Phones are an ingenious way to trigger bombs remotely, and the sight of one at a checkpoint always triggers soldiers.

We reach Biu about five hours later, but it’s not her uncle waiting for us; it’s her baby brother, Mansur. He’s tall, dark, and it’s not hard to tell he’s a teenager. His uncle joins us minutes later – he’s small and frail, and for a moment, you forget that this man has taken up the duty to hunt down Boko Haram fighters.

He shows us to a hotel just on the outskirts of town, opposite a military checkpoint, and tells us that by morning when he returns; he’ll be taking us to the leader of the CJTF in Biu.

“Tomorrow is going to be lit,” I tell Chris and Jesuloba. Chris just nods.

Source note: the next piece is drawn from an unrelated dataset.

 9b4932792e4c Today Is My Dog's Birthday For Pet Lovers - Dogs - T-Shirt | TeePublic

Our good morning at Biu on Friday is at the makeshift office of the CJTF – it’s an old school with two blocks that haven’t seen a student since the holidays began, but that’s not our first stop. First, we need permission to speak to the CJTF from the Local Government chairman, whose office is right beside the school, looking equally dilapidated.

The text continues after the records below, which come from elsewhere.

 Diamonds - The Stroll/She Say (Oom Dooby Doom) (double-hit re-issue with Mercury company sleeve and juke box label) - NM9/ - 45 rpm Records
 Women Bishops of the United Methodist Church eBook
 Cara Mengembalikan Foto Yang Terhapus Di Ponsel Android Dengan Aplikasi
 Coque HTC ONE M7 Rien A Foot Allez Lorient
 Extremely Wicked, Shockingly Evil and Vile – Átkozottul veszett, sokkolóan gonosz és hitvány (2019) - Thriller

“He’s not at the office,” Mansur’s uncle says, “let’s go to his house.” It’s only a few minutes from the office, and when we reach there, there’s a man supervising people pouring sand and gravel on the eroded part of his residence.

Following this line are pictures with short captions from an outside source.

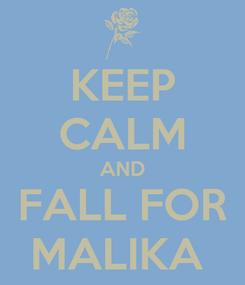 Poster: KEEP CALM AND FALL FOR MALIKA
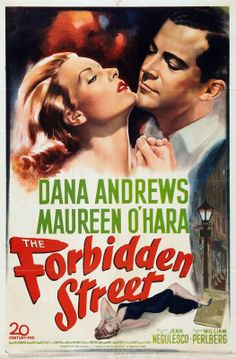 The Forbidden Street - Jean Negulesco - 1949 - starring Dana Andrews and Maureen O'Hara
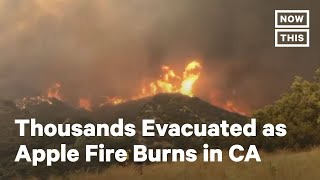 8,000+ Evacuated As Apple Fire Burns In California   NowThis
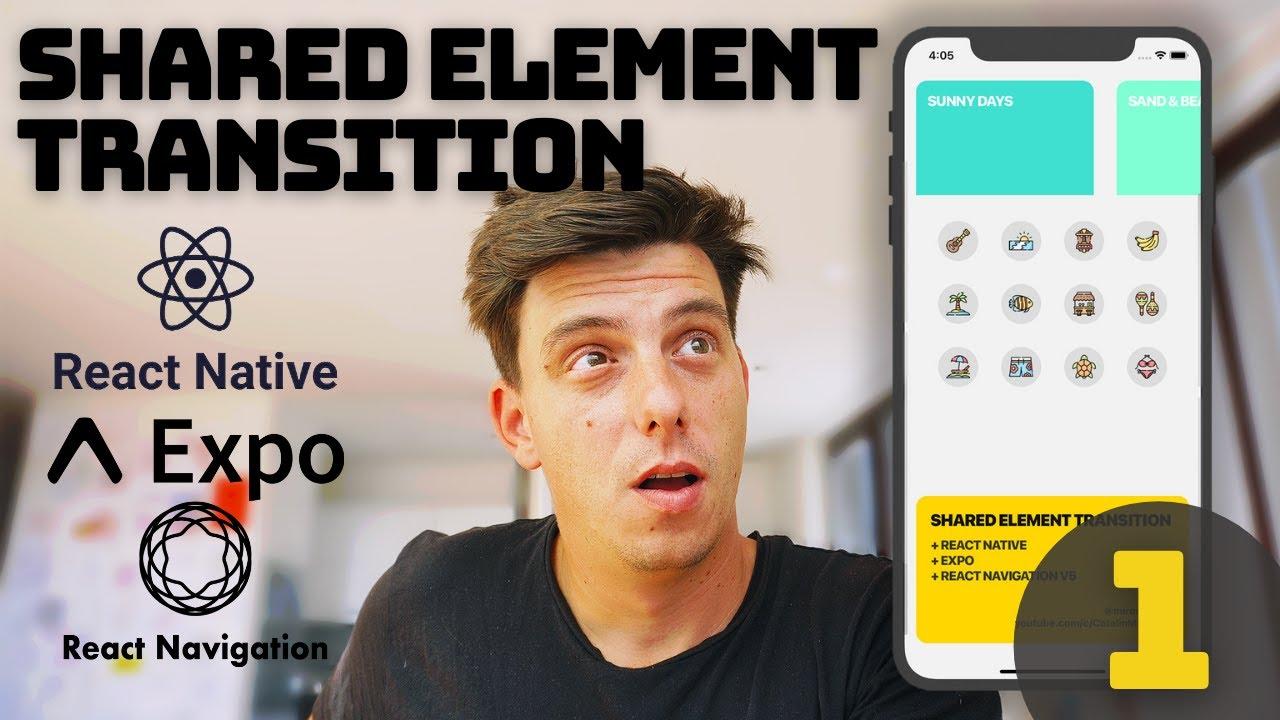 React Native Shared Element Transition React Navigation V5 - Episode 1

He’s displeased that we’ve walked from his office to his house at past ten in the morning. So he yells at us to wait for him at his office or the CJTF office until he’s ready to work. It’s ten in the morning.

We head back to the CJTF office. About a dozen men are sitting in the room. They look like regular people – traders, or farmers, or vigilantes. Everyone in this room is here because they signed up to protect their people from Boko Haram. At any cost.

Sometime in 2014, the CJTF patrolled this town with impaled heads of dozens of Boko Haram fighters. When you’re in a room like this, you keep an unassuming face while thinking, who did the killing, who did the beheading? Which of these hands impaled those heads?